Several Kashmiri journalists in Srinagar expressed doubt that Fai’s arrest alone would spawn a major demonstration tomorrow.

"Most of the people will hear his name for the first time," says one journalist, who declined to be named. "It is, I guess, something that touches the Hurriyat's skin more and people's skin less."

So far this summer the Kashmir Valley has remained quietly tense. Last summer, Indian security forces killed 117 Kashmiri civilians in months of street clashes. Many Kashmiris say that this summer’s “calm” could explode in an instant, however.

Tomorrow’s planned demonstrations may draw intensity not from the Fai incident but from a local woman's allegations that she was gang raped for two days by Indian soldiers. The state police said they are investigating.

Many young Kashmiri activists may not have known much about Fai’s work, but they care deeply about getting American attention for Kashmir. Some have expressed frustration to the Monitor in the past that their uprising did not receive the Western media coverage given to the Arab Spring.

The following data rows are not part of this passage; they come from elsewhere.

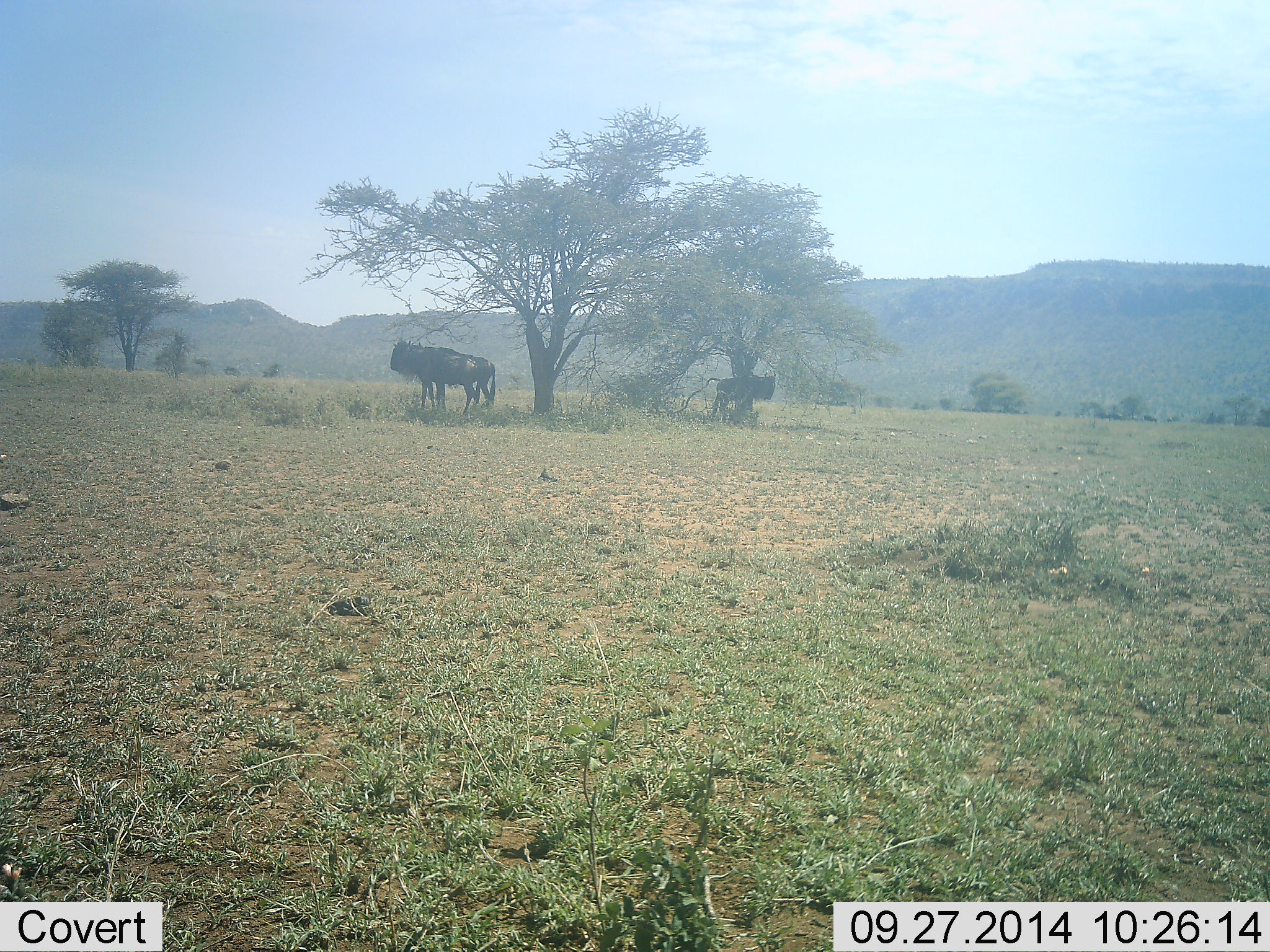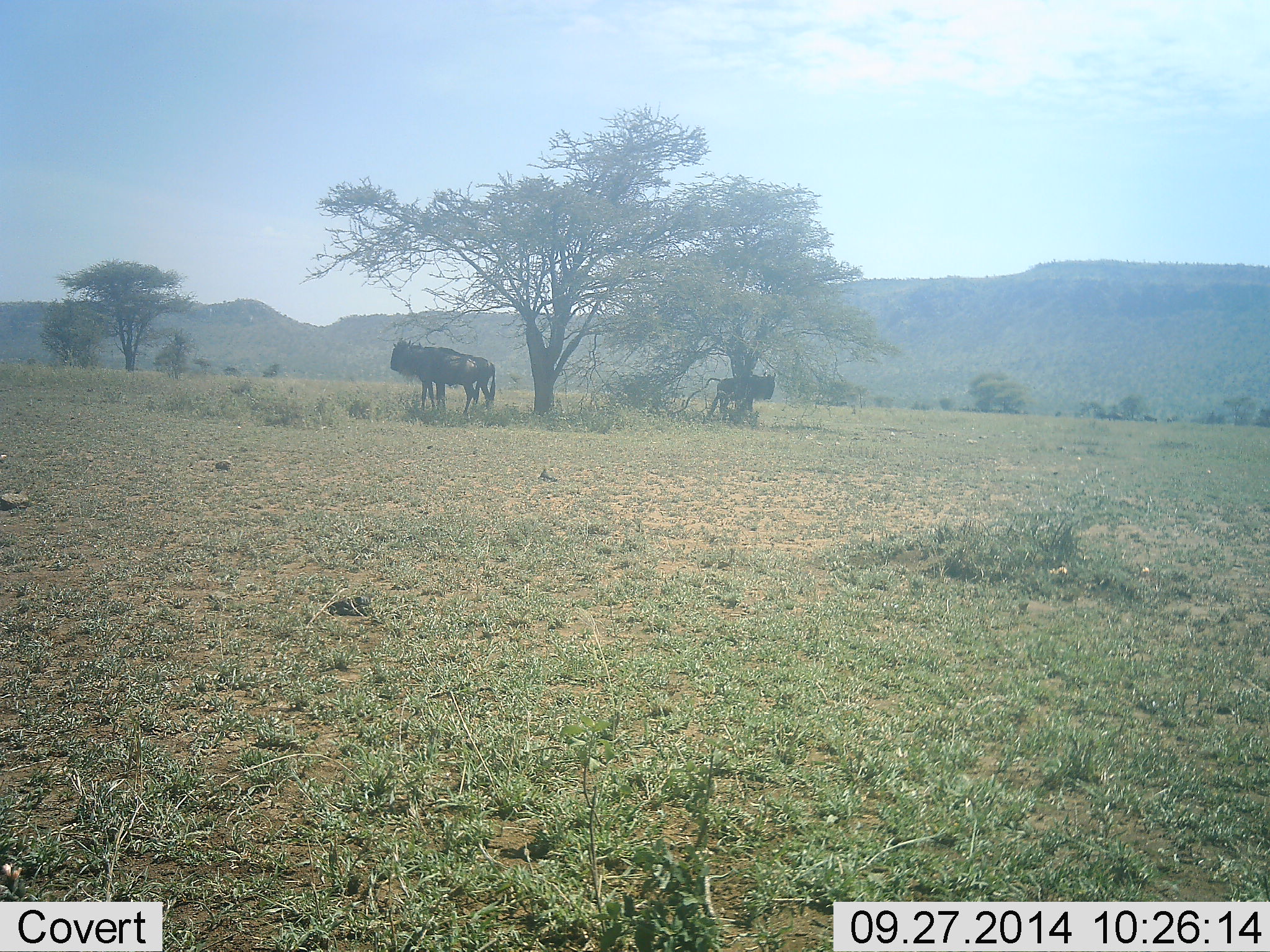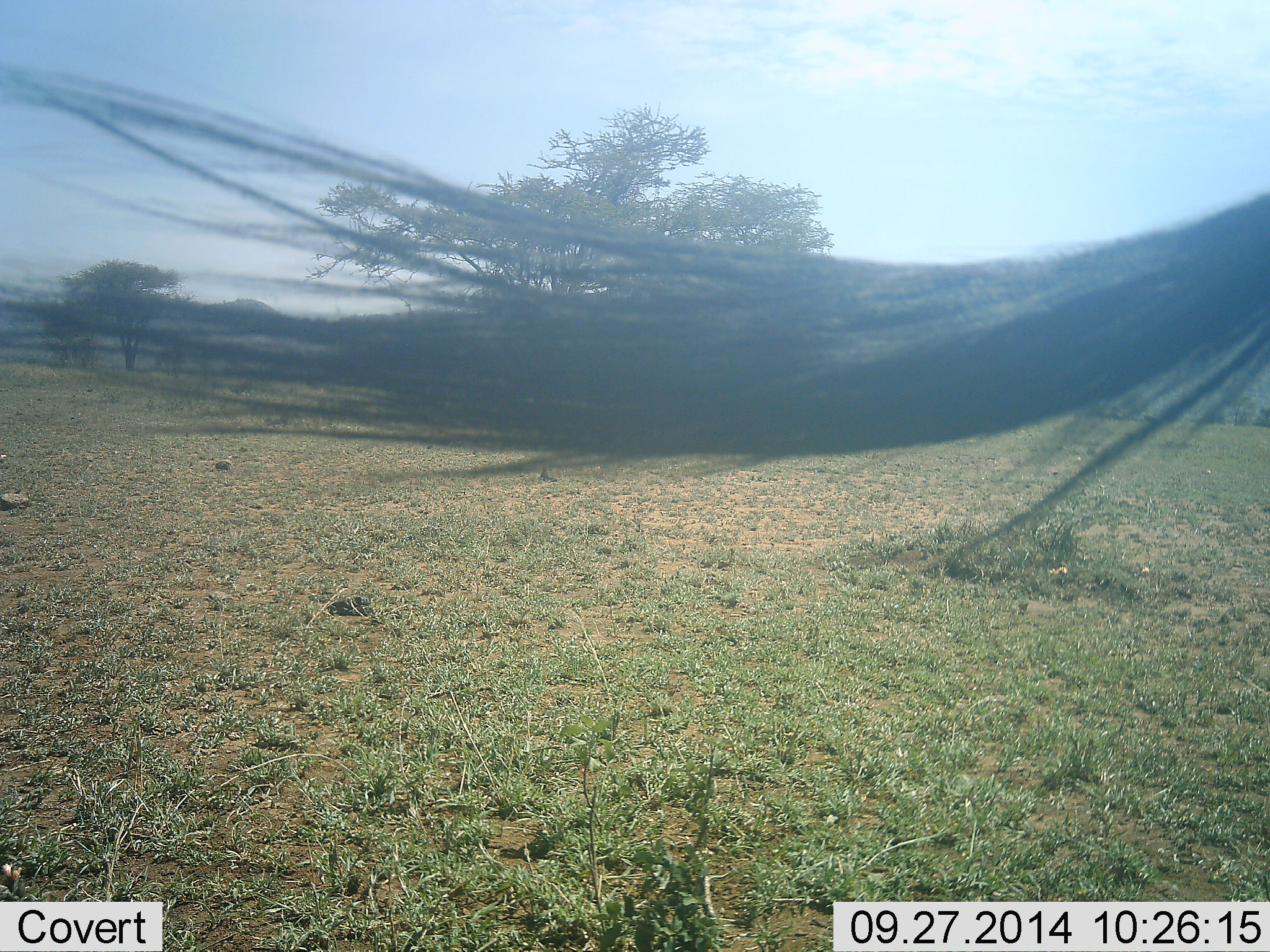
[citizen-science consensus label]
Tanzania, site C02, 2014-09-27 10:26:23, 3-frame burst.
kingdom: Animalia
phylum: Chordata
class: Mammalia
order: Artiodactyla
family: Bovidae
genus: Connochaetes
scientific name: Connochaetes taurinus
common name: blue wildebeest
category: wildebeest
Wildebeest (blue wildebeest) (Connochaetes taurinus), count 3. Behavior (volunteer vote fractions): standing 90%, resting 20%, moving 10%, interacting 0%. Young present (vote fraction): 10%. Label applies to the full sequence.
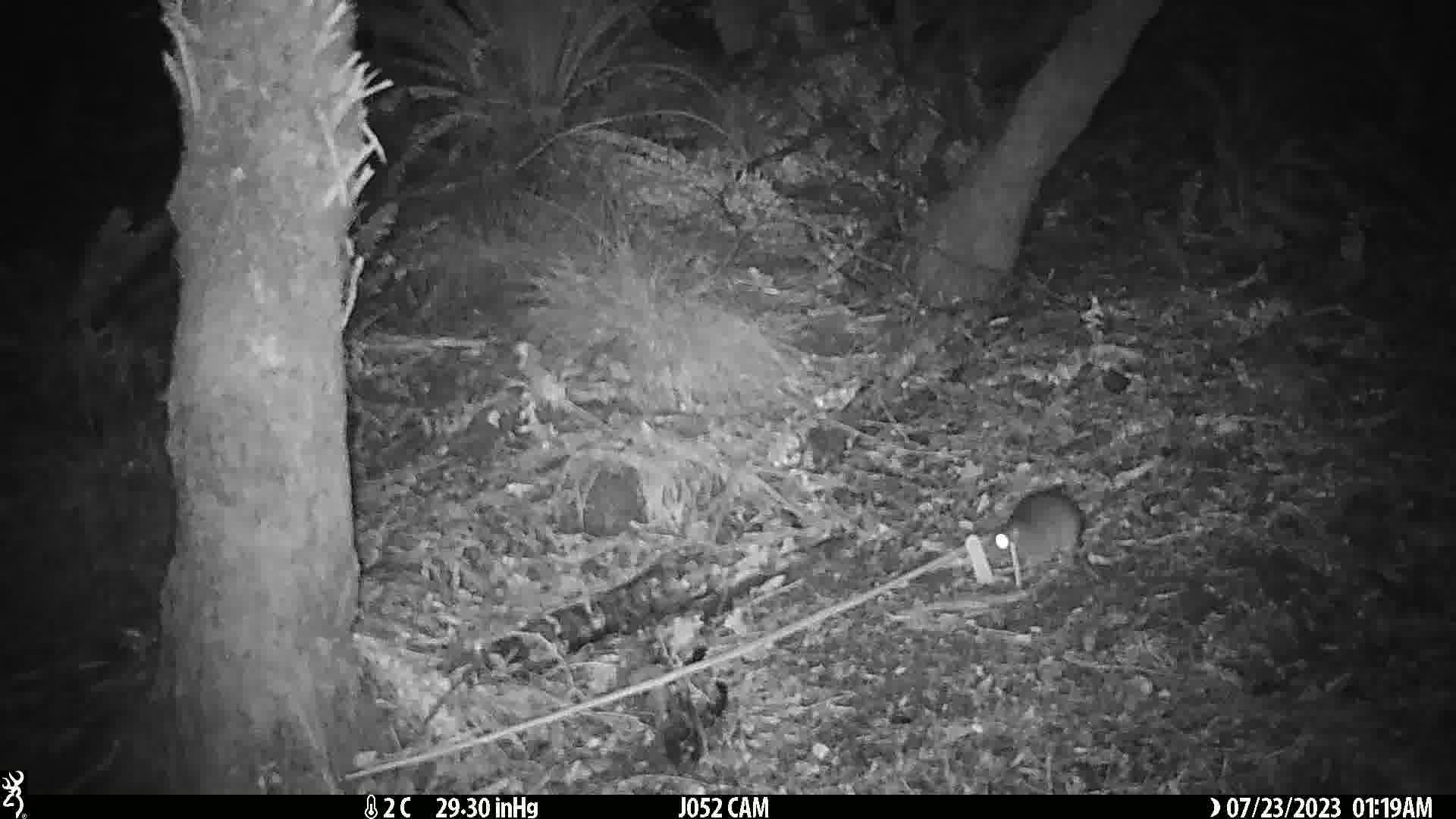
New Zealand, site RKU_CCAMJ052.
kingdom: Animalia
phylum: Chordata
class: Mammalia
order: Rodentia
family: Muridae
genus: Rattus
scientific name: Rattus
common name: rat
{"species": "rat (Rattus)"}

Now the Fai spy story has captured US media attention, not with the story of a grassroots pro-independence movement, but with the story of covert Pakistani funding of separatism.

Mr. Puri, however, doubts that Fai’s work nor his arrest will have much impact on US policy on Kashmir.

“One of the critical factors impacting the US policy is its academic institutions and think tanks, and in this particular arena Mr. Fai was almost a non-entity. So I cannot say that Fai’s arrest is a major PR disaster” for the separatists, says Puri via e-mail.

And the challenges for a Kashmir resolution lie not just in international politics, argues Puri, but in harmonizing the different visions among the many ethnic, linguistic, and religious communities inside the region.